1 2 Previous Next 22 Replies Latest reply on Mar 16, 2011 8:19 AM by DaIceMan

    MSA2312i and ESX4.1 slow performance

    Syl20m Novice

      Hi all,

       

      I have a big problem of performance with my customer configuration.

      In fact we experienced very slow large files transfer rate from windows computers to windows servers VM: max transfer rate for a 2GB file is 15MB/s. I assume we must expect over 100MB/s transfer rate

       

      We used an MSA2312i with 7 disks of 450GB 15k in RAID5, 2 HP DL360g7 servers with 12 NICS as ESX4.1 servers. For having a fault tolerance, we used 2 dedicated HPprocurve 1810G for connecting the 2 iSCSI NICS of ESX's and the 2 controllers of the MSA.

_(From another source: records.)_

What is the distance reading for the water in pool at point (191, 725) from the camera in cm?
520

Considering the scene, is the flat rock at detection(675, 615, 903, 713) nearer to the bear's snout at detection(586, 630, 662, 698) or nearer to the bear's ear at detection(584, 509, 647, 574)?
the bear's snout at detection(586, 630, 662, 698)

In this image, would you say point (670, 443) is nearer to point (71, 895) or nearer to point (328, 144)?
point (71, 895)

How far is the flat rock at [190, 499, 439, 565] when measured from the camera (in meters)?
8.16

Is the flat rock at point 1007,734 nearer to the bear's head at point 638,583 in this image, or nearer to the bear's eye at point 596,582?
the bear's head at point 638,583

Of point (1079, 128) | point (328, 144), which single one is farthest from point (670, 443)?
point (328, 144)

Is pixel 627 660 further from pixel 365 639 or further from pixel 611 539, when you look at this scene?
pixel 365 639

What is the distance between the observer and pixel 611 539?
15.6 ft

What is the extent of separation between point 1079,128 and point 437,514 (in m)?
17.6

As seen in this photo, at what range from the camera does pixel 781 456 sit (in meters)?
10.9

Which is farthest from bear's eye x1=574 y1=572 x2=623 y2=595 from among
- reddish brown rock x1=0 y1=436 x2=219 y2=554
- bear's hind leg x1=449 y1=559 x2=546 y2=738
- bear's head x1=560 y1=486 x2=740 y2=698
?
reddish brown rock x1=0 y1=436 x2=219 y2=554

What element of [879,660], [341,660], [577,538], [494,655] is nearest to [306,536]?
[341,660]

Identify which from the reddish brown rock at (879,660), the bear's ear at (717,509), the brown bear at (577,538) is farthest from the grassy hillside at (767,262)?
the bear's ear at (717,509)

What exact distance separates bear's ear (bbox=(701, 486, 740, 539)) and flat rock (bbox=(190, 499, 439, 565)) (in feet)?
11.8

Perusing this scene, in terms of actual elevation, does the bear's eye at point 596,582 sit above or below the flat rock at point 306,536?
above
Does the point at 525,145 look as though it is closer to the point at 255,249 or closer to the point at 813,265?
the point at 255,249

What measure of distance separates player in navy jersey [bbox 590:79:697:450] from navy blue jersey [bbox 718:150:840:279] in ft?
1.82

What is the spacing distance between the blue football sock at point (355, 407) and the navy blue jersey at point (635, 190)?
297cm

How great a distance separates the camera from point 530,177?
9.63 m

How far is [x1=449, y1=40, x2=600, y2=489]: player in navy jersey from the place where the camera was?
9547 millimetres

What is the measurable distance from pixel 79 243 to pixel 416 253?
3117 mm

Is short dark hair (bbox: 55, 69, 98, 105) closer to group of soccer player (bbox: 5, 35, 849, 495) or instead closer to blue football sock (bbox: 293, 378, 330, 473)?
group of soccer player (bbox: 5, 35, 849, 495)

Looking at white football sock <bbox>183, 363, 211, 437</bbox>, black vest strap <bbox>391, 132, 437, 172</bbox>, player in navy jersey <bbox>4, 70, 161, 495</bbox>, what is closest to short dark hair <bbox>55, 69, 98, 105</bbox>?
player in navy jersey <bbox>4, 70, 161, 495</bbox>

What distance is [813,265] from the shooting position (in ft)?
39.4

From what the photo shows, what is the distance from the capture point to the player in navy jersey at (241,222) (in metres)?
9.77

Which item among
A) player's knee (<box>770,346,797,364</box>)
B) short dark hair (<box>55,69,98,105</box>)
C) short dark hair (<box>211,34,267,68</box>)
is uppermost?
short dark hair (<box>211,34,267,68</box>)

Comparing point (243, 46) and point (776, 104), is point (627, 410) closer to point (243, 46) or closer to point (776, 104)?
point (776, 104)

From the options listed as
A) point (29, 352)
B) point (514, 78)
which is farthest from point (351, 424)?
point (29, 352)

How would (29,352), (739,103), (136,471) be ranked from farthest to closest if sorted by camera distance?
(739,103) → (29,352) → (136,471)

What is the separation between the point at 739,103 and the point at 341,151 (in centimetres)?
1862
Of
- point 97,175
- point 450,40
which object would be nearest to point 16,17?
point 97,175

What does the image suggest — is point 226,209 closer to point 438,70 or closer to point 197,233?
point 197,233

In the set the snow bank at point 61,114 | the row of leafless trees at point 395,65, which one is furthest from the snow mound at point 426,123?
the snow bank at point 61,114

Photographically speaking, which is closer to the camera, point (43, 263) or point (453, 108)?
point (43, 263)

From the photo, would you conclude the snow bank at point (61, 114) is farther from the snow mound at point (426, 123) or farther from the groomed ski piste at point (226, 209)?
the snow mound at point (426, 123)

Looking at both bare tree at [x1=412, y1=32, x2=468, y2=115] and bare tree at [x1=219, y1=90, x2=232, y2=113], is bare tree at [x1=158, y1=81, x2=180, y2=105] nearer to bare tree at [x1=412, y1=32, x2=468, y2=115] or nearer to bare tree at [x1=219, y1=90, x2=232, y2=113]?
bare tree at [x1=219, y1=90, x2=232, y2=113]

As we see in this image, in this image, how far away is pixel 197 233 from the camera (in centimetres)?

      On the MSA we have 2 vdisks (1 of 2TB and 1 of 700GB)

      Our 6 VMs are running on the 2TB VMFS datastore.

       

      I made a lot of tests that puzzles me...

      _ configuring software iSCSi : no change

      _ using another switch: dlink DGS-3100: no change

      _ using Write-back or Write-through caching on the MSA volume: no change

      _ changing mutltipathing to round robin: no change

      _ changing NICS used for software iSCSI: no change

      _ installing another ESX server (different hardware) in VMWARE ESX4.0, migrating a VM to this host: no change

      _ migrating a VM in the local ESX datastore: WHAOOOOO!!! transfer rate between 50MB/s and 80MB/s

      _ configuring a server Windows 2008 ( physical) with software initiator on the MSA2312i using the same switch than ESXs. I formatted the 700GB vdisk from VMFS to NTFS in order to show it on the server: WONDERFUL, I copy a 2GB file at 80M/s in less than a minute!!!

       

      With those tests, I know that MSA is good because in windows iSCSi environnment I have no problem. But I can't explain why in Vmware environment I experienced a such poor performance?!

       

      Any help or any idea on this case will be really appreciated!

      For information, my VMWARE case is opened since 24/12/2010!!! and not closed at this time.

      An HP case was closed since a month because of our test with the windows server 2008!!!

       

      I'll give you any further information if needed!

       

      Thanks in advance,

      Sylvain

        • 1. Re: MSA2312i and ESX4.1 slow performance
          AndreTheGiant Guru
          vExpert

          Welcome to the community.

           

          Have you enabled jumbo frames?

          Have you follow HP recomended practices for configuring the environment?

           

          Andre

          • 2. Re: MSA2312i and ESX4.1 slow performance
            Syl20m Novice

            Hello Andre,

             

            Thanks for your quick response,

             

            In fact, I forgot this test in my post, but there is no change using Jumbos or not. I heard that jumbos could increase performances by 5-10% but my performances are so poor that I don't see any improvement.

             

            To configure iSCSI, I used Vmware iSCSI SAN configuration guide: www.vmware.com/pdf/vsphere4/r40/vsp_40_iscsi_san_cfg.pdf

            And Hp Storageworks MSA Best Practice: http://h20195.www2.hp.com/V2/GetPDF.aspx/4AA2-5019ENW.pdf

            • 3. Re: MSA2312i and ESX4.1 slow performance
              AndreTheGiant Guru
              vExpert

              Have you tried also to use a guest initiator inside a VM? Just to see if you reach similar performance as the physical Windows Server case?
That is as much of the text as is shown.